■ **EXTRACTO**:
□ □ □ □ □

Esta preocupación está ya presente en sus primeros escritos de juventud durante la guerra y continuará hasta las últimas páginas, escritas unos días antes de su muerte. Esta preocupación se apoya en las dos columnas que soportan toda su vida, su trabajo científico y su experiencia mística. Para él, la nueva visión evolutiva de la vida y del universo, que él ha asimilado a través de su dedicación apasionada a la ciencia a lo largo de sus estudios y sus trabajos de investigación, no puede menos de afectar profundamente su concepción religiosa y cristiana de la relación de Dios con el mundo.
Esta relación se había formulado en el pasado necesariamente dentro de una concepción estática del universo, y debe adaptarse ahora a la nueva imagen evolutiva que presentan las ciencias modernas. Esto implica una reformulación del pensamiento cristiano, en especial, respecto a la creación divina y al problema del mal, así como del misterio de Cristo y su relación con el mundo.
Fueron precisamente sus escritos en esta línea los que más preocuparon a las autoridades eclesiásticas, que no permitieron su publicación durante su vida. Para Teilhard no se trataba de un problema puramente teórico, sino que constituía el centro de toda su vida y el motor de su espiritualidad.

□ □ □ □ □

■ **LÍNEAS EXTRAÍDAS**:
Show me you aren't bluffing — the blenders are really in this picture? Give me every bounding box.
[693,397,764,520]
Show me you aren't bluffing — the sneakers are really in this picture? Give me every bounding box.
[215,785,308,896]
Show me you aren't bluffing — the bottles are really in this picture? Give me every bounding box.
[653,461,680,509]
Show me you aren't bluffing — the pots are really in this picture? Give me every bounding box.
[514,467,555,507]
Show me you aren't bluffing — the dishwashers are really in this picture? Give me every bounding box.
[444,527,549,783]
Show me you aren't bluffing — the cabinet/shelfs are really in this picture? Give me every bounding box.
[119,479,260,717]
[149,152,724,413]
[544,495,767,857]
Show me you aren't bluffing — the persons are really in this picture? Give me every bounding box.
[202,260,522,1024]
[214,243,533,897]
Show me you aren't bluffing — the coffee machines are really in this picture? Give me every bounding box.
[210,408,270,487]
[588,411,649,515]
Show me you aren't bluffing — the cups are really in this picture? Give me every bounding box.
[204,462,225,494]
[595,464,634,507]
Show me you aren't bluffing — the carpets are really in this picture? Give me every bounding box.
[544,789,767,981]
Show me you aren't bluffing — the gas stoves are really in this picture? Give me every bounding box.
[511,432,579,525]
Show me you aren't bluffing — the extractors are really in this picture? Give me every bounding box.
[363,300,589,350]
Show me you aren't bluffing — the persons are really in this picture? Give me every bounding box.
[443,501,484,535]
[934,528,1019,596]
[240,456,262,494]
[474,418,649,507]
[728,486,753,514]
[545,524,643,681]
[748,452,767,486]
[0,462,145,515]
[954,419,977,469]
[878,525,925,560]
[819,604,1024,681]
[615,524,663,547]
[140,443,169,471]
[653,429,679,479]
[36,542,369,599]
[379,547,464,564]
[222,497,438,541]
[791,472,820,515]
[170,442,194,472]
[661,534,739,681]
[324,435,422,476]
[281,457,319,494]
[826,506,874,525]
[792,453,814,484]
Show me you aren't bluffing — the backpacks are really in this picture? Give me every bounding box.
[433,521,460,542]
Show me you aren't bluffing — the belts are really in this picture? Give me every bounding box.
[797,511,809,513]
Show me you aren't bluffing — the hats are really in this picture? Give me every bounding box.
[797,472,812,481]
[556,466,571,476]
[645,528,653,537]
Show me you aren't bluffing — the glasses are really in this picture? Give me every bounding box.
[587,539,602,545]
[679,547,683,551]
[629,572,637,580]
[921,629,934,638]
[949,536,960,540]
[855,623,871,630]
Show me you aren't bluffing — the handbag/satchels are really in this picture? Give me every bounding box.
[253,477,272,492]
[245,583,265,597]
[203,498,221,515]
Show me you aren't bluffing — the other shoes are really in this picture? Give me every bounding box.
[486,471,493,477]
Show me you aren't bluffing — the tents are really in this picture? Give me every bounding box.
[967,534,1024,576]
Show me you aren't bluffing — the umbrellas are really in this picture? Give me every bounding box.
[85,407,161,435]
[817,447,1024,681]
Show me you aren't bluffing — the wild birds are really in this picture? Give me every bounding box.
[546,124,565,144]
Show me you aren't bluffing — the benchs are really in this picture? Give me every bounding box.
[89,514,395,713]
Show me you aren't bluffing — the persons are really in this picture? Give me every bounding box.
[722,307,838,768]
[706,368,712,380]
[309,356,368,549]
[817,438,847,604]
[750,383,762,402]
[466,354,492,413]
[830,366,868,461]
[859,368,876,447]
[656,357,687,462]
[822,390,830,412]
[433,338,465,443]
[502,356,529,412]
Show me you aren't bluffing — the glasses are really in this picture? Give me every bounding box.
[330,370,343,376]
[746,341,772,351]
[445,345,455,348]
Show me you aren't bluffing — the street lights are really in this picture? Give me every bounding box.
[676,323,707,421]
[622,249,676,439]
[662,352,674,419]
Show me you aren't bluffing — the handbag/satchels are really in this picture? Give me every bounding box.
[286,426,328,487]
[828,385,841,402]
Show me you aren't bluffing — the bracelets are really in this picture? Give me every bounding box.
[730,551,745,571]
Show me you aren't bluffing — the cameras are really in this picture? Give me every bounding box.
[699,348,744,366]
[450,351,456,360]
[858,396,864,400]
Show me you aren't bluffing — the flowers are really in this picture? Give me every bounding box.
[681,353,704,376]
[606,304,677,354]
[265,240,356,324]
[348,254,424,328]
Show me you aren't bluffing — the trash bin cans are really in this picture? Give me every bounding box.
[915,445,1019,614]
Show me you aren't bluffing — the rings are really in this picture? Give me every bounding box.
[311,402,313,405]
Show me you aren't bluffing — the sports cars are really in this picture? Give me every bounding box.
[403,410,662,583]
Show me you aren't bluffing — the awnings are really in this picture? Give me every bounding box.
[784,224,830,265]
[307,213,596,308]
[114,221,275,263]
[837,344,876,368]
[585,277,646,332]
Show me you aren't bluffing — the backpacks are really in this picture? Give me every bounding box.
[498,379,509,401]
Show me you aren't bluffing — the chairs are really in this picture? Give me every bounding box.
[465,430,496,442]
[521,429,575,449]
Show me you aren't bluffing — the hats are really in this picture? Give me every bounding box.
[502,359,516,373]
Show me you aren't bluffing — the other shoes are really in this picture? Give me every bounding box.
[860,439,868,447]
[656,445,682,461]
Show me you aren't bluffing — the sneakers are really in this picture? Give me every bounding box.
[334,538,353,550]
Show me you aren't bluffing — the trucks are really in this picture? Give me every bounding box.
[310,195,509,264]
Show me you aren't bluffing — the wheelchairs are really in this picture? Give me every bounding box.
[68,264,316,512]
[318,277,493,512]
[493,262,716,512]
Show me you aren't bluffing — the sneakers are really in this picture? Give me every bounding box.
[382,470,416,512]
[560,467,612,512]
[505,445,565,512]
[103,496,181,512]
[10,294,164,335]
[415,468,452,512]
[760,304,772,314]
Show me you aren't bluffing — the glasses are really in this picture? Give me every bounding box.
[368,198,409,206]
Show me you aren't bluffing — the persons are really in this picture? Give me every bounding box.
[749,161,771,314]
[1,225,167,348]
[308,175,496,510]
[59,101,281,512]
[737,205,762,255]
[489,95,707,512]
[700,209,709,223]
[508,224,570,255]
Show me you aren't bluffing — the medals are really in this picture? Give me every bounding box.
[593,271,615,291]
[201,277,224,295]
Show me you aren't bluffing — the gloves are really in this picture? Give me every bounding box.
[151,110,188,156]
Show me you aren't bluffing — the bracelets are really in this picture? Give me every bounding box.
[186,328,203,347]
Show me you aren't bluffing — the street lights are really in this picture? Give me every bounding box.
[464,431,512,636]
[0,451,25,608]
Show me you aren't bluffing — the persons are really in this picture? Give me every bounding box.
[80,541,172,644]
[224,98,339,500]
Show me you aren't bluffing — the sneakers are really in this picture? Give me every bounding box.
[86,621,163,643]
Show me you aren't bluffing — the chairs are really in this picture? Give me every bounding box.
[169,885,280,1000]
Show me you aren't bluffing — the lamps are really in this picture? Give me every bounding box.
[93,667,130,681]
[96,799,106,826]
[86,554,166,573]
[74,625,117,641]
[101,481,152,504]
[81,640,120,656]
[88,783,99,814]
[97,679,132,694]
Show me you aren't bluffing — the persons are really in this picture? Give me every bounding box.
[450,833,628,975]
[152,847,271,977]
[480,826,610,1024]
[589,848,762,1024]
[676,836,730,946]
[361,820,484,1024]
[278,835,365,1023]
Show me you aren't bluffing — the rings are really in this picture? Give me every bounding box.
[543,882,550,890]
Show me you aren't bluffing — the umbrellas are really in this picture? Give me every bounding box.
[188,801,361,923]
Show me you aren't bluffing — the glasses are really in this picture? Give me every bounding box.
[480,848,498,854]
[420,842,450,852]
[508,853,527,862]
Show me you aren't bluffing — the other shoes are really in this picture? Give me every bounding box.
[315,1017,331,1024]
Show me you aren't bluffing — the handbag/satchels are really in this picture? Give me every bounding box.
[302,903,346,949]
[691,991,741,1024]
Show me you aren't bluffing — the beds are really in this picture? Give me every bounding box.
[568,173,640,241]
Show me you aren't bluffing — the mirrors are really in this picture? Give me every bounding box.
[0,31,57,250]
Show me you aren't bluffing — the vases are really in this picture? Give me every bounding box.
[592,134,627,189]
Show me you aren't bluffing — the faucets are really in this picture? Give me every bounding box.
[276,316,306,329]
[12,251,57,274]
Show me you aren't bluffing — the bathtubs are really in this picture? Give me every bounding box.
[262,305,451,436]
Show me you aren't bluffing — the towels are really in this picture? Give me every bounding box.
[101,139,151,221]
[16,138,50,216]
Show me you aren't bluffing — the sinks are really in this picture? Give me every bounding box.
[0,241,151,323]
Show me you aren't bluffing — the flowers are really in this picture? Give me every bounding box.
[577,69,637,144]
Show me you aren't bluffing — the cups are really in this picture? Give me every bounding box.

□ □ □ □ □

■ **EJERCICIOS PROPUESTOS**:
a - Según el extracto sobre Teilhard, ¿por qué debe reformularse la relación de Dios con el mundo? Responda en una a tres oraciones.
b - Reescriba como lista breve el párrafo del extracto que empieza con "Esta relación se había formulado", conservando sus datos principales.
c - De acuerdo con el extracto, ¿cuáles son las dos columnas que soportan toda la vida de Teilhard?

■ **RESPUESTAS COMPLETAS**:
a - Porque esa relación se formuló en el pasado dentro de una concepción estática del universo. Ahora debe adaptarse a la nueva imagen evolutiva que presentan las ciencias modernas.

b -
- En el pasado, la relación de Dios con el mundo se formuló dentro de una concepción estática del universo.
- Debe adaptarse a la imagen evolutiva de las ciencias modernas.
- Esto implica reformular el pensamiento cristiano, en especial respecto a:
  - la creación divina,
  - el problema del mal,
  - el misterio de Cristo y su relación con el mundo.

c - Su trabajo científico y su experiencia mística.